La bonne compensation dépend de la nature des atteintes au milieu. S'il s'agit d'une tourbière millénaire, aucune compensation n'est possible. S'il s'agit de terrains dégradés, il est possible d'agir. La question est de définir le seuil à partir duquel une compensation est acceptable ou non.
La compensation implique des coûts. Si parvenir à une absence de perte nette de biodiversité s'avère trop coûteux, il est pertinent de renoncer au projet. C'est ce qui se passe aux Etats-Unis. En Floride, les mesures de compensation pour le rechargement des plages étaient deux fois plus coûteuses que le projet, mais, comme celui-ci était jugé crucial, il a été maintenu.

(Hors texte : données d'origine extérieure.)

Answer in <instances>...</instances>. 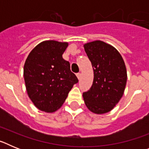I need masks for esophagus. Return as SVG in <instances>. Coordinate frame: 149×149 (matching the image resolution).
Instances as JSON below:
<instances>
[{
	"mask_svg": "<svg viewBox=\"0 0 149 149\" xmlns=\"http://www.w3.org/2000/svg\"><path fill=\"white\" fill-rule=\"evenodd\" d=\"M77 78H78V80H80V79H81V73H77Z\"/></svg>",
	"mask_w": 149,
	"mask_h": 149,
	"instance_id": "34e87169",
	"label": "esophagus"
}]
</instances>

Les sites naturels de compensation de la biodiversité facilitent la mutualisation et permettent une approche intégrée des mesures de compensation en visant de plus grandes surfaces, ce qui augmente leur efficacité. Il est aussi plus facile pour l'administration de procéder aux contrôles. Aux États-Unis, un agent est chargé en moyenne de suivre 200 dossiers, mais ceux qui s'occupent de banques de compensation suivent sept dossiers : les sites sont plus faciles à gérer et les coûts de transaction sont réduits. Toutefois, ces sites ne sont pertinents que pour des écosystèmes qui ne sont pas spécifiques. La plaine de la Crau est un écosystème très spécifique, ce qui explique l'échec, sur le plan économique, du plan de la Caisse des dépôts.